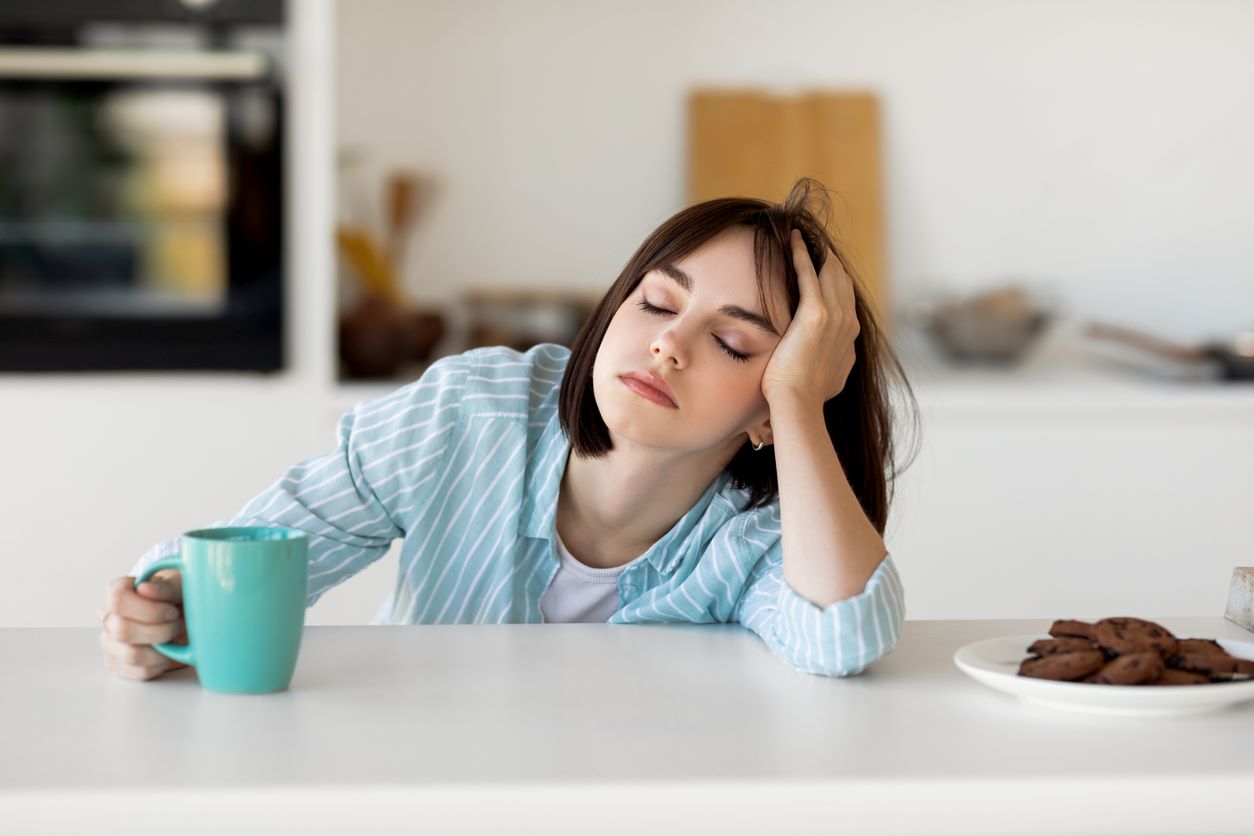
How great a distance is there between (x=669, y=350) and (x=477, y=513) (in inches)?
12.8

--

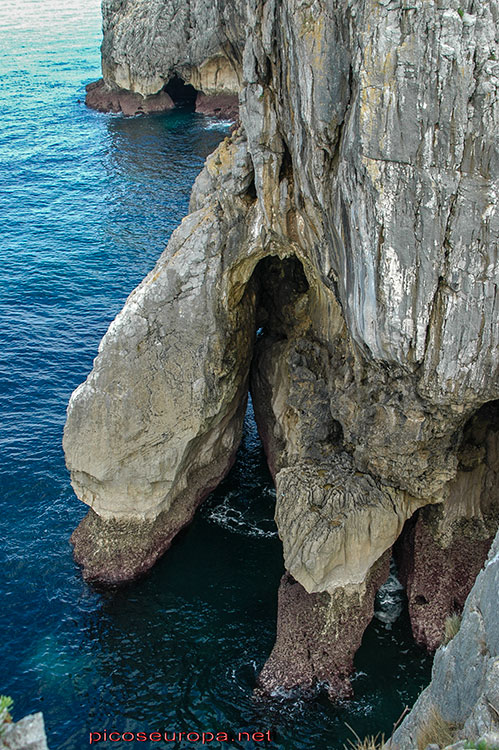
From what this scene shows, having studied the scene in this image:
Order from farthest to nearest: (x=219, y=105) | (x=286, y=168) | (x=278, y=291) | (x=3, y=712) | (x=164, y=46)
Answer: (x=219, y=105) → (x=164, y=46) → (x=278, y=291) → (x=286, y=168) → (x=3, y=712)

→ **WRITTEN INSTRUCTION**
Rewrite the lines from the one containing "From what this" through the one containing "Answer: (x=219, y=105)", replacing "farthest" with "most distant" and changing nothing else.

→ **FINAL RESULT**
From what this scene shows, having studied the scene in this image:
Order from most distant to nearest: (x=219, y=105) | (x=286, y=168) | (x=278, y=291) | (x=3, y=712) | (x=164, y=46)
Answer: (x=219, y=105) → (x=164, y=46) → (x=278, y=291) → (x=286, y=168) → (x=3, y=712)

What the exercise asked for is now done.